Agentic AI Engineer
We have an urgent requirement for a Senior AI/ML Engineer to support end-to-end development, optimization, and deployment of advanced machine learning, deep learning, and generative AI solutions.
The SME will work closely with cross-functional engineering, data, and product teams to design scalable AI systems and drive adoption of agentic AI frameworks across the enterprise.
Key Responsibilities
AI/ML Engineering
- Design, build, and optimize ML and AI pipelines for predictive analytics, NLP, and generative AI workloads.
- Perform comprehensive Exploratory Data Analysis (EDA), statistical profiling, data mining, and visualization to extract actionable insights.
- Develop, train, validate, and tune ML models including supervised, unsupervised, tree-based, and ensemble techniques.
- Implement deep learning architectures (ANN, CNN, RNN, LSTM) using TensorFlow, PyTorch, and Keras.
Big Data & Data Engineering
- Architect and implement Big Data solutions using Hadoop, HDFS, MapReduce, Spark, PySpark, and Databricks.
- Build and maintain DataLake and cloud-native data processing solutions (AWS EMR, Redshift, Kinesis).
- Ensure performance, scalability, and reliability of distributed data pipelines.
NLP & Generative AI
- Build NLP pipelines using tokenization, embedding models, Word2Vec, n-grams, TF-IDF, CBoW, and transformer-based models.
- Work with large language models (BERT, GPT family, ELMo) for downstream NLP tasks.

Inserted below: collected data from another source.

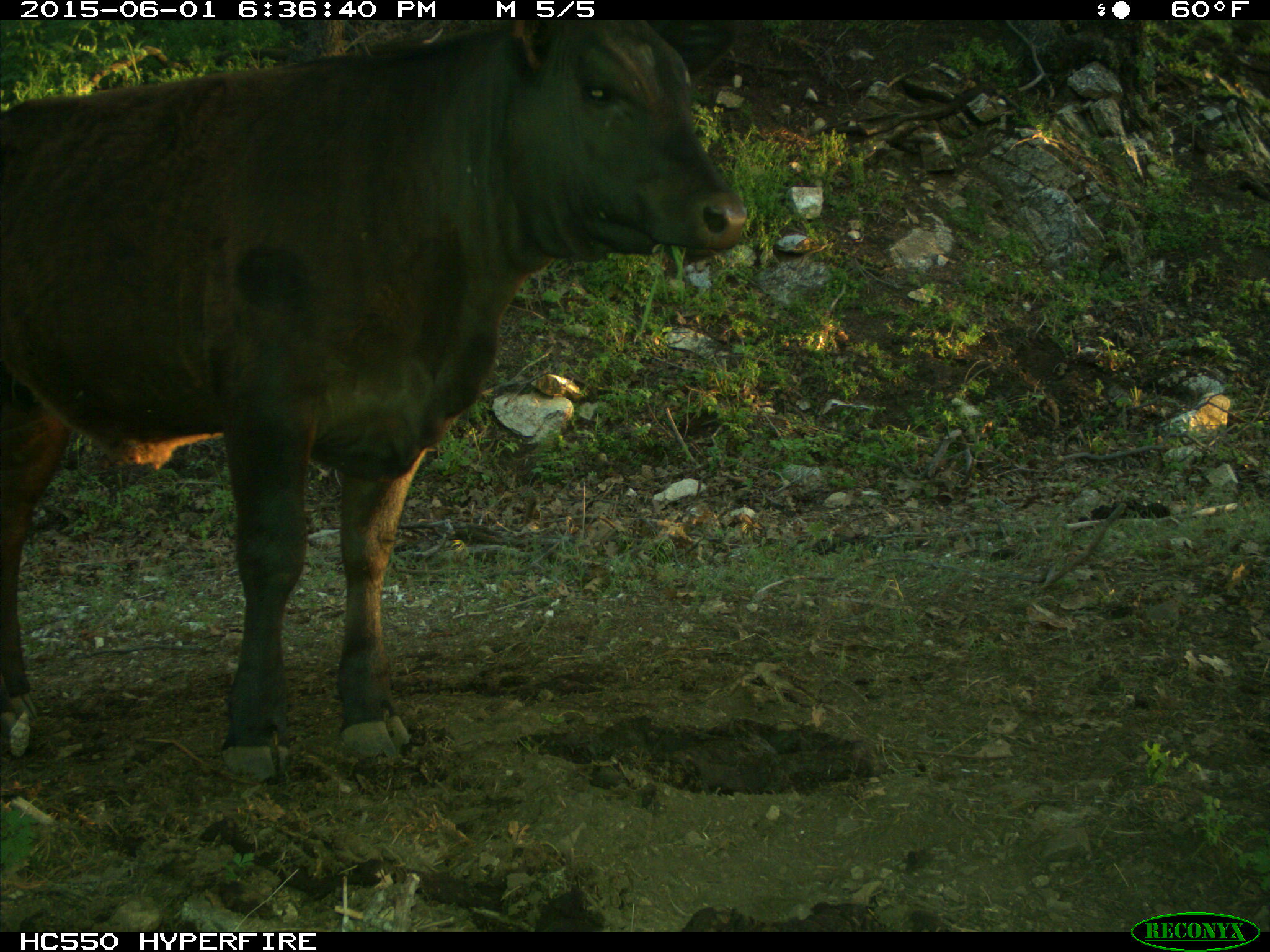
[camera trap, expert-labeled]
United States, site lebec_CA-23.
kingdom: Animalia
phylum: Chordata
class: Mammalia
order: Artiodactyla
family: Bovidae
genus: Bos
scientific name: Bos taurus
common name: domestic cow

- Integrate and deploy OpenAI models and embeddings (GPT-3.5 Turbo, GPT-4o, GPT-3o Reasoning, text-embedding-ada-002).
Agentic AI
- Implement autonomous AI workflows using agentic frameworks including LangChain, LangGraph, Model Context Protocol (MCP), Bedrock Agents, CrewAI, Helicone, and OpenAI Agents SDK.
- Design agents for task orchestration, tool interaction, reasoning chains, and multi-step problem solving.
Deployment & Productionisation
- Deploy ML/AI models into production environments ensuring high availability, scalability, and security.
- Collaborate with software engineers, cloud engineers, and product management to integrate AI solutions with enterprise applications.
- Establish CI/CD best practices for model lifecycle management, monitoring, and retraining.
Required Technical Skills
Analytical Tools & Techniques
- Strong expertise in EDA, statistical modelling, multivariate analysis.
- Visualization tools: Plotly, Matplotlib, Seaborn.
Big Data Technologies
- Hadoop, MapReduce, HDFS
- Spark, PySpark, Databricks
- DataLake architectures, AWS EMR, Redshift, Kinesis
Machine Learning
- Supervised: Naïve Bayes, Logistic Regression, SVM, Linear Regression, KNN
- Tree-Based: Decision Trees, Random Forest, Gradient Boosting, XGBoost
- Unsupervised: K-Means, DBSCAN, Hierarchical Clustering
Deep Learning
- ANN, CNN, RNN, LSTM
- TensorFlow (incl. Gradient Tape), PyTorch, Keras
NLP & Generative AI
- NLTK, Word2Vec, TF-IDF, Embeddings
- Transformers: BERT, ELMo
- OpenAI model suite and API integrations
Programming Languages
- Python (primary), R, C++, C#, Java
- SQL, Node.js, HTML
Libraries & Tools
- numpy, pandas, scipy, scikit-learn
- tensorflow, keras, nltk
- matplotlib, seaborn, plotly
Agentic AI Frameworks
- OpenAI Agents SDK
- Model Context Protocol (MCP)
- LangChain, LangGraph
- Bedrock Agents
- CrewAI, Helicone
Preferred Qualifications
- Experience deploying AI models on AWS, Azure, or GCP.
- Knowledge of MLOps best practices and CI/CD for model deployment.
- Prior exposure to enterprise-grade AI system design and architecture.
- Strong communication and stakeholder management skills.